▶ WHAT TO DO: In the listing below, please print the line that contains "At what range" and every line that follows it, exactly.

* START DATA SHOWN *

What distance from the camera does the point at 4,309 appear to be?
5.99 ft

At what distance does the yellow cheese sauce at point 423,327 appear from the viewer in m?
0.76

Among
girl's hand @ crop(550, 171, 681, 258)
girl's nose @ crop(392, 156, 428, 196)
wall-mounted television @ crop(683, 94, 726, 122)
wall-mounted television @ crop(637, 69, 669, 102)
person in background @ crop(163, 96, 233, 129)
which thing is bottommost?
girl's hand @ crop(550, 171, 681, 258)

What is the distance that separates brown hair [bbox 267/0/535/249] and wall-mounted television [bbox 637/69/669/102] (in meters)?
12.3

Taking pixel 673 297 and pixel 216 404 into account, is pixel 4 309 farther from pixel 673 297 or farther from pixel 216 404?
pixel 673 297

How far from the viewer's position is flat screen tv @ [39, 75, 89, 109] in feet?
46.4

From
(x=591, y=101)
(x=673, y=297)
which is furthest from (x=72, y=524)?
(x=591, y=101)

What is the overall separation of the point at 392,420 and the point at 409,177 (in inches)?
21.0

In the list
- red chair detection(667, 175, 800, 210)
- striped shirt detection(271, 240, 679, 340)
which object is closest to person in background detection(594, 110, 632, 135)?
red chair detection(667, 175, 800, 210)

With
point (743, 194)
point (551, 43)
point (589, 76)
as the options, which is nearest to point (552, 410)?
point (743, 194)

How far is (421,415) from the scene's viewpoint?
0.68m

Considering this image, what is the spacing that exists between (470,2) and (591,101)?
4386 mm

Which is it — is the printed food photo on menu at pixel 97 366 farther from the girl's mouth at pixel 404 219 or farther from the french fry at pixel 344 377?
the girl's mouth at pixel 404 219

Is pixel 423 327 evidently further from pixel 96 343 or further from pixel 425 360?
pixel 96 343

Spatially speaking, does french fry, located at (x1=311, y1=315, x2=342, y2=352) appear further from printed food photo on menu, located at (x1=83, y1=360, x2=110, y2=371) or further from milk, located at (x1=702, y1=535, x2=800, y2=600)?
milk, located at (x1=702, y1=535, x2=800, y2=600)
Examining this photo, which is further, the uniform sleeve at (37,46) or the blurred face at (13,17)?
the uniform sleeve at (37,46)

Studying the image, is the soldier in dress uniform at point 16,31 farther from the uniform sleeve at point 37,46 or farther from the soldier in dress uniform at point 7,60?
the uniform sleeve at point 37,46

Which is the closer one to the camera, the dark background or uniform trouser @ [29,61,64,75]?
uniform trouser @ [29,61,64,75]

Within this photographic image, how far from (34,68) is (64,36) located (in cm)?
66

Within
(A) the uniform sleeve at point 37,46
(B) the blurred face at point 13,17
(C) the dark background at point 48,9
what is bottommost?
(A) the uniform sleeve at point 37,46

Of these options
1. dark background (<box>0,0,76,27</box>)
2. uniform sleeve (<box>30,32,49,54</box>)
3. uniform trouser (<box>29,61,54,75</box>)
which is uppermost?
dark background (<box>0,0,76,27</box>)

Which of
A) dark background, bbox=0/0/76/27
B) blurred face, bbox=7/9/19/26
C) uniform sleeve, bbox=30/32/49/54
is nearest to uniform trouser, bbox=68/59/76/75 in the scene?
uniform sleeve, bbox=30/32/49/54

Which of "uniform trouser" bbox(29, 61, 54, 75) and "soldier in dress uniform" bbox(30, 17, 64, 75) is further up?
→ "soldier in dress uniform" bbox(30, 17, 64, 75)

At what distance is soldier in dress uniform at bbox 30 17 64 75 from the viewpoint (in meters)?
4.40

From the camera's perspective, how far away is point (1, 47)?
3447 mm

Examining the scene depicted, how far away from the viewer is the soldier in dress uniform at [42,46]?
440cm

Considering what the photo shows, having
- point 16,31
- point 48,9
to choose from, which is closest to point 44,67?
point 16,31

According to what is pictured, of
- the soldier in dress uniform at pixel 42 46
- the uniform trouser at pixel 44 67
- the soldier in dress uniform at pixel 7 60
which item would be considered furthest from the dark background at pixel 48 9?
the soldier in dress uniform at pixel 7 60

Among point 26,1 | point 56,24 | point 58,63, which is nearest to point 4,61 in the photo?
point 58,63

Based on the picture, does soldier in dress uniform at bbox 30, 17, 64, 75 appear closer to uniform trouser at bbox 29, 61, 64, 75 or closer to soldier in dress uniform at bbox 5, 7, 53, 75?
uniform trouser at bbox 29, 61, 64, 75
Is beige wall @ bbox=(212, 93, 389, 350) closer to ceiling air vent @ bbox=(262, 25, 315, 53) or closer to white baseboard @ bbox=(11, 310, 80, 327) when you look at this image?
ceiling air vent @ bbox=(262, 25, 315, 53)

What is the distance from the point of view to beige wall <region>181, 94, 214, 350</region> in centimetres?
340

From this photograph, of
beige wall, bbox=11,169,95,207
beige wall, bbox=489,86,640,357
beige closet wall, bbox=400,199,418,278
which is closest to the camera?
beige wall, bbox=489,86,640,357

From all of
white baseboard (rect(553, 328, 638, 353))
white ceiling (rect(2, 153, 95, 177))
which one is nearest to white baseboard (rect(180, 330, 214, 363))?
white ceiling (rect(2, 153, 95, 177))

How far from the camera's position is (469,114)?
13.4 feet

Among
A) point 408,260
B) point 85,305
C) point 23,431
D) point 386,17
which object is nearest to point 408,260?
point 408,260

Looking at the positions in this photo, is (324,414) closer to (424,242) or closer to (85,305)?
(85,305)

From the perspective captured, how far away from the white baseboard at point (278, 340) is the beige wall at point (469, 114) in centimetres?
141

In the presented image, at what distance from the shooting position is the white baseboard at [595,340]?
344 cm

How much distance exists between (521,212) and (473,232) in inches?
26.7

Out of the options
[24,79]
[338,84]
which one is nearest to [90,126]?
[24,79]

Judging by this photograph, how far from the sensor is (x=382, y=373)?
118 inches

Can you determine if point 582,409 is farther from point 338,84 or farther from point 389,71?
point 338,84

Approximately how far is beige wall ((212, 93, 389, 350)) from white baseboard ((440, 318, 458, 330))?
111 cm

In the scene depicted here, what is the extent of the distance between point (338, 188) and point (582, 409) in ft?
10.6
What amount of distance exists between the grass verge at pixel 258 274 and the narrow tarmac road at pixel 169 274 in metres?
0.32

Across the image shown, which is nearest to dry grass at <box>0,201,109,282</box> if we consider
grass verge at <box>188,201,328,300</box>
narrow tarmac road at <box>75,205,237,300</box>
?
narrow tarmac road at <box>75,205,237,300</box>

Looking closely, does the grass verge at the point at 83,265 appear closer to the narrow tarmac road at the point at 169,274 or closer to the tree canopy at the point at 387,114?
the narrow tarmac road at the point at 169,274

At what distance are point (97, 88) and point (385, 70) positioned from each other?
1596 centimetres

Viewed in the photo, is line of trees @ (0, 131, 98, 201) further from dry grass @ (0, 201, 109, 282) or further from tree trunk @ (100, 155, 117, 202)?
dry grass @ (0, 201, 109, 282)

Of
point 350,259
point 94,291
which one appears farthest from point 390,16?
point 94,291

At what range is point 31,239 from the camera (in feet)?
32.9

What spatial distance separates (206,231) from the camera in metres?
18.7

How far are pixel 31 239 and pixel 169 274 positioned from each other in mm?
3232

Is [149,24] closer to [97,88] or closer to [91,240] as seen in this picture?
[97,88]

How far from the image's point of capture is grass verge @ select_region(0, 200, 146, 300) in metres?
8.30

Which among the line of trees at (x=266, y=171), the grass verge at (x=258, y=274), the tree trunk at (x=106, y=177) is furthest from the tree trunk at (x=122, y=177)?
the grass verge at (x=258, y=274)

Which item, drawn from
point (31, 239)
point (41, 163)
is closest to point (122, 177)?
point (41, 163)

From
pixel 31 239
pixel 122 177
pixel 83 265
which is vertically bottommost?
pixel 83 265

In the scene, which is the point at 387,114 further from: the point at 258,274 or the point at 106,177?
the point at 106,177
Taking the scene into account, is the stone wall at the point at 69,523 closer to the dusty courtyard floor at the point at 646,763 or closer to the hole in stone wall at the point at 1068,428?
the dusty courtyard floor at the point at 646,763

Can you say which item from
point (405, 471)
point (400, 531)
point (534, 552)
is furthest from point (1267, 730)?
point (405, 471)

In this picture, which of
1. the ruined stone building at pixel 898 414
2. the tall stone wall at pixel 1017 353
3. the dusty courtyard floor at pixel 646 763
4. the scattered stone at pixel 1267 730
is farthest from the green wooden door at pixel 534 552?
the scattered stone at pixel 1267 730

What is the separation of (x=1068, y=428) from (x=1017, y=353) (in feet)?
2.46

* END DATA SHOWN *

▶ COMPLETED TASK:
At what range is point 31,239 from the camera (in feet)?
32.9

What spatial distance separates (206,231) from the camera in metres?
18.7

How far are pixel 31 239 and pixel 169 274 positioned from each other in mm?
3232

Is [149,24] closer to [97,88] or closer to [91,240] as seen in this picture?
[97,88]

How far from the image's point of capture is grass verge @ select_region(0, 200, 146, 300) in metres?
8.30

Which among the line of trees at (x=266, y=171), the grass verge at (x=258, y=274), the tree trunk at (x=106, y=177) is furthest from the tree trunk at (x=122, y=177)?
the grass verge at (x=258, y=274)

Which item, drawn from
point (31, 239)
point (41, 163)
is closest to point (122, 177)?
point (41, 163)

From
pixel 31 239
pixel 122 177
pixel 83 265
which is vertically bottommost?
pixel 83 265

In the scene, which is the point at 387,114 further from: the point at 258,274 or the point at 106,177?
the point at 106,177
Taking the scene into account, is the stone wall at the point at 69,523 closer to the dusty courtyard floor at the point at 646,763 or closer to the hole in stone wall at the point at 1068,428?
the dusty courtyard floor at the point at 646,763

Can you say which item from
point (405, 471)
point (400, 531)
point (534, 552)
is furthest from point (1267, 730)?
point (405, 471)

In this picture, which of
1. the ruined stone building at pixel 898 414
2. the tall stone wall at pixel 1017 353
3. the dusty courtyard floor at pixel 646 763
4. the scattered stone at pixel 1267 730
is farthest from the green wooden door at pixel 534 552?
the scattered stone at pixel 1267 730

What is the separation of (x=1068, y=428) from (x=1017, y=353) (in feet)?
2.46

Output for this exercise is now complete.